(Work task) Filter the records, keeping every line that has the string "over".
****
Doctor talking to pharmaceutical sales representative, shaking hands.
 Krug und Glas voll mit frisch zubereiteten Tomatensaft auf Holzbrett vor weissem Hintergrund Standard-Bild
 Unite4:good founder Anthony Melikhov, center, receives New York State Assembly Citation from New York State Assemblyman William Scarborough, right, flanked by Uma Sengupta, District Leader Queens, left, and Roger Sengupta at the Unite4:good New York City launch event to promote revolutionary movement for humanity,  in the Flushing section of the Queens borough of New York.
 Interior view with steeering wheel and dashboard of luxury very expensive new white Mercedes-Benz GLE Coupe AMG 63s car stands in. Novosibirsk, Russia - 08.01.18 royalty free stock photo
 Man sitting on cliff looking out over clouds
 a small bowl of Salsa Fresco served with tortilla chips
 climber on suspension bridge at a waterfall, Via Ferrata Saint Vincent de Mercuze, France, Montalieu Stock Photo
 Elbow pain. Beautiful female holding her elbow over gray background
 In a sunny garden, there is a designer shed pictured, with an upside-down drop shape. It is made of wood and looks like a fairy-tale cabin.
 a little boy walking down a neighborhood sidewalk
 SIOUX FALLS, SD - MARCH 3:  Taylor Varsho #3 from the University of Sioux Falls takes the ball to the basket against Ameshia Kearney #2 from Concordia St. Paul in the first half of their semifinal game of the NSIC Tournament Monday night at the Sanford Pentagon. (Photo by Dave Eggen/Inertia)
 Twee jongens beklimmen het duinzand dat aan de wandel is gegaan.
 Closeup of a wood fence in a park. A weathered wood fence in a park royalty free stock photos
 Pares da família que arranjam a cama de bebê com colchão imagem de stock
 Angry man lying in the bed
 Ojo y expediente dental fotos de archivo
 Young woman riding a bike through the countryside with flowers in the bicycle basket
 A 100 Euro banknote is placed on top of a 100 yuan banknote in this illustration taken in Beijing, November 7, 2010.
****
(Expected answer)
 Man sitting on cliff looking out over clouds
 Elbow pain. Beautiful female holding her elbow over gray background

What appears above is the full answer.